About the job
The mission of Speechify is to eliminate reading barriers to learning.
With over 50 million users, Speechify's innovative text-to-speech products transform a variety of texts—PDFs, books, Google Docs, news articles, and websites—into audio, enabling users to read faster and retain more information. Our offerings include an iOS app, Android app, Mac app, Chrome extension, and web app. Recently, Google awarded Speechify the Chrome Extension of the Year, and Apple recognized us with the 2025 Design Award for Inclusivity.
Our fully remote team consists of nearly 200 professionals globally, including frontend and backend engineers, AI researchers, and experts from tech giants like Amazon, Microsoft, and Google, as well as alumni from esteemed institutions like Stanford and founders of high-growth startups.
Overview
We are seeking a talented Software Engineer to join our AI team, focusing on the data infrastructure side. This position will be pivotal in enhancing our model training operations through efficient data collection.
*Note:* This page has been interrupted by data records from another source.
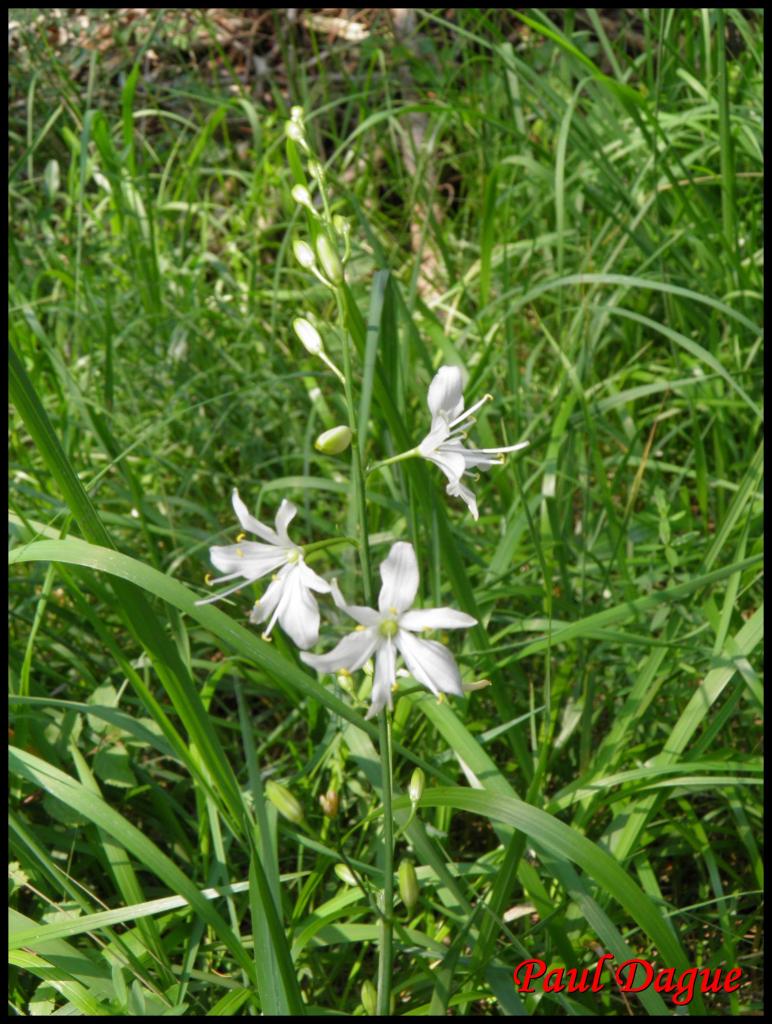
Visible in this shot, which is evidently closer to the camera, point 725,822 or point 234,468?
point 725,822

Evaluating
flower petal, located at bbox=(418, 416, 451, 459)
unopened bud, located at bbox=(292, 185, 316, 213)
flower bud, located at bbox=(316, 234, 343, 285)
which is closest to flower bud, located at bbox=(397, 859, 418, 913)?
flower petal, located at bbox=(418, 416, 451, 459)

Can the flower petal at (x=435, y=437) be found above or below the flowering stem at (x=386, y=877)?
above

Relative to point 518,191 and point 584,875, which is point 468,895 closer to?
point 584,875

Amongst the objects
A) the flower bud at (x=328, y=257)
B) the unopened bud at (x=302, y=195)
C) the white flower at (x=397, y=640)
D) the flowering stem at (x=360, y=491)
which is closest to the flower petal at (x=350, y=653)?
the white flower at (x=397, y=640)

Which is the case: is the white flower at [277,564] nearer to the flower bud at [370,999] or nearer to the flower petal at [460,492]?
the flower petal at [460,492]

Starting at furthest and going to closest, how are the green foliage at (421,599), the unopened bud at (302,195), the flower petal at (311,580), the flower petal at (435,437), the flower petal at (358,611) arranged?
the green foliage at (421,599)
the unopened bud at (302,195)
the flower petal at (435,437)
the flower petal at (311,580)
the flower petal at (358,611)

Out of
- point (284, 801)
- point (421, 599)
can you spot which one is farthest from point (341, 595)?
point (421, 599)

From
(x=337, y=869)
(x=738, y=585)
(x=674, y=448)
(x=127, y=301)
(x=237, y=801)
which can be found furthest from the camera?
(x=127, y=301)

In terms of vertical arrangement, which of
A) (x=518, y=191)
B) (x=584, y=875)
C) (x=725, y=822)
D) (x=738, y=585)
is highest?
(x=518, y=191)

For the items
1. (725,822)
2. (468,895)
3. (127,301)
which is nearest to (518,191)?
(127,301)

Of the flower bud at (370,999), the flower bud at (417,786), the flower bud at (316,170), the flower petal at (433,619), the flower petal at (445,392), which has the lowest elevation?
the flower bud at (370,999)
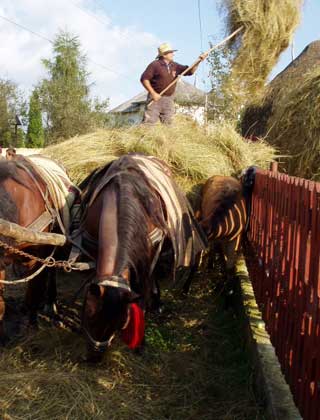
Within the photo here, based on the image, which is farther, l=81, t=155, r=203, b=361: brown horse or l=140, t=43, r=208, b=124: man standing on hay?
l=140, t=43, r=208, b=124: man standing on hay

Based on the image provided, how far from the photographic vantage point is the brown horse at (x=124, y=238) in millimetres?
2762

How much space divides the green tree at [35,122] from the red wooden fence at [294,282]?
33867mm

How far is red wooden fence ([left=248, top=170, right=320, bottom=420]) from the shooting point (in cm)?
231

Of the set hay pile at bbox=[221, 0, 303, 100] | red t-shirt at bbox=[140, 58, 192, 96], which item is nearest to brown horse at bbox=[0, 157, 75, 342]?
red t-shirt at bbox=[140, 58, 192, 96]

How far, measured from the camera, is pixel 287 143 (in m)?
6.27

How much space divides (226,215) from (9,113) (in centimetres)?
3505

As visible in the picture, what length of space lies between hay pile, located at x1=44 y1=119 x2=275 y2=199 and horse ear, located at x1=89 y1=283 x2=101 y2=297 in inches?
115

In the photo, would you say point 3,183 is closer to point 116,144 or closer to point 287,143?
point 116,144

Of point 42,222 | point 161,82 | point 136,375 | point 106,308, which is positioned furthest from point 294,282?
point 161,82

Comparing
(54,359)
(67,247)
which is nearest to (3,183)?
(67,247)

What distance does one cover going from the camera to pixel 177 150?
556 centimetres

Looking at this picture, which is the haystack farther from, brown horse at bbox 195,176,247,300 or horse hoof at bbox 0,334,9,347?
horse hoof at bbox 0,334,9,347

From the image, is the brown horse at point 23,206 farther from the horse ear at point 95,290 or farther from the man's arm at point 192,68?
the man's arm at point 192,68

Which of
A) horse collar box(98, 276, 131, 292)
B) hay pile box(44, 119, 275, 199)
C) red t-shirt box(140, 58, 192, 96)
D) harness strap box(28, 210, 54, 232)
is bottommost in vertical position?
horse collar box(98, 276, 131, 292)
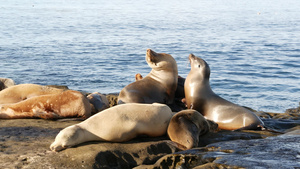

Our capability to build high-quality datasets at a petabyte scale, with cost efficiencies, relies on the seamless integration of infrastructure, engineering, and research.
What You’ll Do
- Identify and source new audio data to enrich our ingestion pipeline.
- Manage and expand our cloud infrastructure on GCP, utilizing Terraform for management.
- Work closely with our scientists to optimize cost, throughput, and data quality for next-generation models.
- Collaborate with the AI team and Speechify leadership to develop a comprehensive dataset roadmap to enhance our consumer and enterprise offerings.
An Ideal Candidate Should Have
- A BS, MS, or PhD in Computer Science or a related field.
- A minimum of 5 years of professional software development experience.
- Expertise in bash/Python scripting within Linux environments.
- Proficiency in Docker and Infrastructure-as-Code, with experience in at least one major cloud provider (we use GCP).
- Familiarity with web crawlers and large-scale data processing workflows is a plus.
- Strong multitasking abilities and adaptability to shifting priorities.
- Excellent written and verbal communication skills.